わかりやすい解説シリーズ「金融商品」 第3回:有価証券の減損

2012年10月22日
カテゴリー 解説シリーズ

公認会計士 伊藤 毅
公認会計士 友行貴久

1. 有価証券の減損の趣旨

【ポイント】
売買目的有価証券以外の有価証券であっても、価値が取得価額に比べて著しく下落している場合には、減損処理をして評価差額を損益計算書に計上するとともに、価値下落後の価額を貸借対照表に計上する必要があります。

有価証券は原則として保有目的に応じた評価をする必要があります。

売買目的有価証券は時価評価をして評価差額がその都度P/Lに計上されることになりますが、満期保有目的の債券、子会社・関連会社株式は時価評価せず取得価額で評価します。

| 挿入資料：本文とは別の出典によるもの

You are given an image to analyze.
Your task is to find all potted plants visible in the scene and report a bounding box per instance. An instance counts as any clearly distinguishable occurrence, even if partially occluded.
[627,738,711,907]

また、その他有価証券は期末に時価評価をするものの、その評価差額はB/Sの純資産の部に計上されます。

ただし、売買目的有価証券以外の有価証券であっても、価値が取得価額に比べて著しく下落している場合には、経済的な実態を財務諸表に反映する必要があります。

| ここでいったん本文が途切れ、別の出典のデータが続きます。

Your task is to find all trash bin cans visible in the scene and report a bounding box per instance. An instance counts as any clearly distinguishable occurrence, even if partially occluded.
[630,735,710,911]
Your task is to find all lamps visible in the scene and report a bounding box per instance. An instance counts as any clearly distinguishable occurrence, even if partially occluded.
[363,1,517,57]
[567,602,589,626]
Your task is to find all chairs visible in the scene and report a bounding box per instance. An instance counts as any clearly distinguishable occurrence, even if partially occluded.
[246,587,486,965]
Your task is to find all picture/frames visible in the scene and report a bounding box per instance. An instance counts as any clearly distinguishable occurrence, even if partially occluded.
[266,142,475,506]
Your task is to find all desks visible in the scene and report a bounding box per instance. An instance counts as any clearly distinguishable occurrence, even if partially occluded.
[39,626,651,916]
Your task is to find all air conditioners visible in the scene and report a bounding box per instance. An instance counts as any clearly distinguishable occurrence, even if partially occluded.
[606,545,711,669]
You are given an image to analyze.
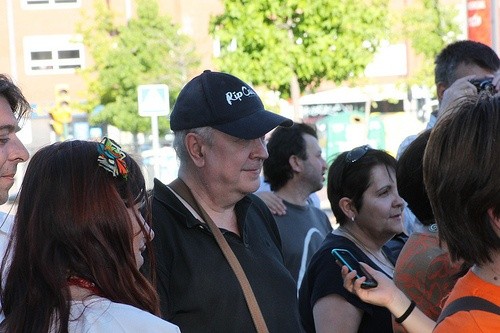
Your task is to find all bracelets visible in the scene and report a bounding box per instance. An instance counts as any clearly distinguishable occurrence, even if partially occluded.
[394,300,415,323]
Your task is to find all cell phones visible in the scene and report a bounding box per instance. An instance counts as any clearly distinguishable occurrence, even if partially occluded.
[332,249,378,289]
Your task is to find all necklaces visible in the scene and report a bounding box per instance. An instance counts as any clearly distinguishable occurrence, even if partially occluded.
[338,227,395,271]
[65,277,101,296]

そこで、この場合には評価差額を損益計算書に計上するとともに、価値下落後の価額を貸借対照表に計上することになります。このような会計処理を「有価証券の減損」といいます。

図3-1
売買目的有価証券以外の有価証券

図3-1 売買目的有価証券以外の有価証券
  • 通常の時価評価と減損処理との比較

    対象となる有価証券 通常の時価評価 減損
    売買目的有価証券
    • 評価差額はP/L計上、翌期に洗い替えをする
    満期保有目的の債券
    • 評価差額はP/L計上、洗い替えはしない
    • 著しい下落が発生している場合は、時価の有無を問わず実施する
    子会社及び関連会社株式
    その他有価証券
    • 評価差額はB/S計上、翌期に洗い替えをする

なお、価値の著しい下落の判定は、対象となる銘柄に時価があるか否かにより異なります。

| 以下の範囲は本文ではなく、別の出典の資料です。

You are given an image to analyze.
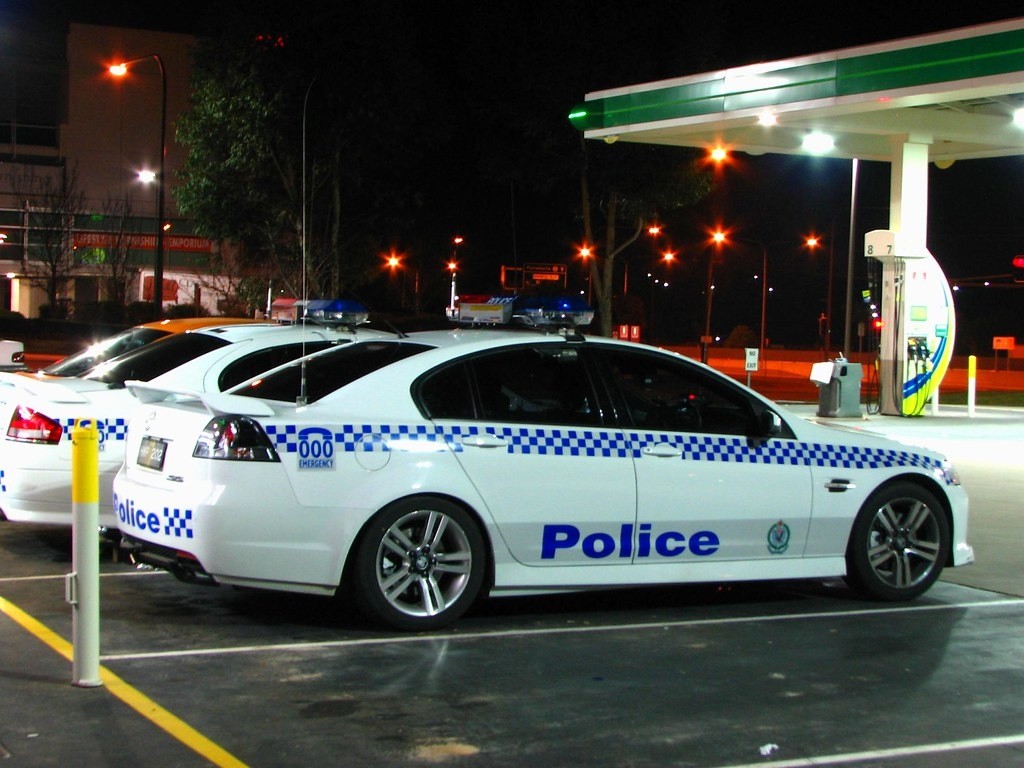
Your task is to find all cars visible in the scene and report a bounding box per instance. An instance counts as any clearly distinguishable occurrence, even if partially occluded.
[0,296,486,532]
[106,294,977,634]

具体的な減損の判定方法と有価証券の保有目的との対応関係は図3-2のようになります。

図3-2

図3-2 具体的な減損の判定方法と有価証券の保有目的との対応関係

(※)売買目的有価証券は常に時価評価されるので減損の対象にはなりません。

対象となる有価証券 減損処理の内容
時価あり有価証券
(株式、債券)
時価が著しく下落したときは、回復する見込みがあると認められる場合を除き、時価をもって貸借対照表価額とし、評価差額は当期の損失として処理する。
時価なし有価証券
(株式)
発行会社の財政状態の悪化により実質価額が著しく低下したときは、相当の減額をなし、評価差額は当期の損失として処理する。
時価なし有価証券
(債券)
償却原価法を適用した上で、債券の貸倒見積高の算定方法に準じて償還不能見積高を算定し、会計処理を行う。(※)

(※)債券の貸倒見積高の算定方法は「貸倒引当金」の回で解説します。

2. 時価のある有価証券

(1)減損処理の方法

【ポイント】
時価のある有価証券は時価が「著しく下落」したときに減損処理をする必要があります。 時価が著しく下落しているかどうかは、時価の下落率を①30%未満のケース②30%以上50%未満のケース③50%以上のケースに分けて判断することになります。

時価が著しく下落したときは、回復する見込みがあると認められる場合を除き、時価をもって貸借対照表価額とし、評価差額は当期の損失として処理するとともに、当該時価を以降の取得価額とします。

ここでいう著しい下落ですが、時価のある銘柄については、時価の下落の程度により価値の著しい下落が生じているか否かを判定することになります。

具体的には、まず期末時点の時価の下落率を下記の3種類に分けることになります。
①30%未満のケース
②30%以上50%未満のケース
③50%以上のケース

図3-3

図3-3 期末時点の時価の下落率

そして、それぞれのケースに応じて、図3-4のように減損の要否を判定します。

①30%未満のケース...減損処理は不要です。

②30%以上50%未満のケース...「各企業が設けた基準」により著しい下落と判定される場合、「回復可能性」がなければ減損処理をします。

③50%以上のケース...回復可能性がなければ減損処理をします。

図3-4

図3-4 減損の要否を判定

(2)回復可能性の判定

【ポイント】
時価のある有価証券の時価が著しく下落したとしても、「回復する見込みがあると認められる場合」には減損処理をする必要はありません。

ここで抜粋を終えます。